Hoardings warn dating couples in Srinagar, and the local police are against this stand, but elsewhere according to this news item, the police itself is the moral guardian which caught the couple in question and raised charges against them.
Is India being Talibanised, or is it now being governed by frustrated men? How a couple kissing anywhere at all constitutes public harassment is beyond me. It is definitely a matter of victimless crimes. And as usual, the Indian administration believes in meting out instant harsh, harsher, harshest punishments to the ‘criminals’ indulging in these ‘crimes’, while criminals who actually harm others intentionally are tried in courts for years while they live on taxpayers’ money. That the taxpayers themselves are being harassed like this for public displays of affection is not important.

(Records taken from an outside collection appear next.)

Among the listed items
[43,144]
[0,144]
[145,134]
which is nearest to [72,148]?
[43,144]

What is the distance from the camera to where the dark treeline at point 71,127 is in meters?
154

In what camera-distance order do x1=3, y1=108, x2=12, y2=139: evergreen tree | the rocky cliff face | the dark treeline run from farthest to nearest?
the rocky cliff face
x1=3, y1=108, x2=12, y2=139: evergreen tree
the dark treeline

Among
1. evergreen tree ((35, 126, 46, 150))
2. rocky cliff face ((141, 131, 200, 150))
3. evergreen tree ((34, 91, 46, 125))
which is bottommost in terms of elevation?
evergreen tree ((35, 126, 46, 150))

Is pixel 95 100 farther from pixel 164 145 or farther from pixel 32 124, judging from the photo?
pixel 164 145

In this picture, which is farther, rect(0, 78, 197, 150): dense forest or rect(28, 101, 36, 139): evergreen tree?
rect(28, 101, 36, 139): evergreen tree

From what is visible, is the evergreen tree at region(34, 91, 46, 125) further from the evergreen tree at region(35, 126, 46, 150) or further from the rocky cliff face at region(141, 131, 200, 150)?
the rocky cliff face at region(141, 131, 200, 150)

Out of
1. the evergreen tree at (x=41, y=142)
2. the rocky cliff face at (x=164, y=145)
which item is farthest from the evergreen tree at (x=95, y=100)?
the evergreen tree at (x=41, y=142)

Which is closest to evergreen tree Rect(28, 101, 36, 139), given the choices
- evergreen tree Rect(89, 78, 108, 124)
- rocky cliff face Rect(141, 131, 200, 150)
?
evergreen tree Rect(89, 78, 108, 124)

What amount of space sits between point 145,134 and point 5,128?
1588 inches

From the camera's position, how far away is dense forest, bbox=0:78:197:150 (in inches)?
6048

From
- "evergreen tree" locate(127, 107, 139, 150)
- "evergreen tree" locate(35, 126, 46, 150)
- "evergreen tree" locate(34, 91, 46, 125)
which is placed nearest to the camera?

In high school, when we were given an idea of the Indian administrative system, and the Constitution (note the capital C, denoting infallibility and perfection), we were given an idea that India is a free land, where every Indian is free as long as they don’t hurt others. We believed it to be true. And were mighty proud of it.
Now we realise, through witnessing such incidents, that it’s not as free as one would think it is.
We’d rather bow down to anyone and everyone’s fragile sensibilities, including (and especially) the religious type, than stand for freedom and peace.
Another reason why governance should not be concerned with social propriety and should be concerned more with security of the tax-paying citizens.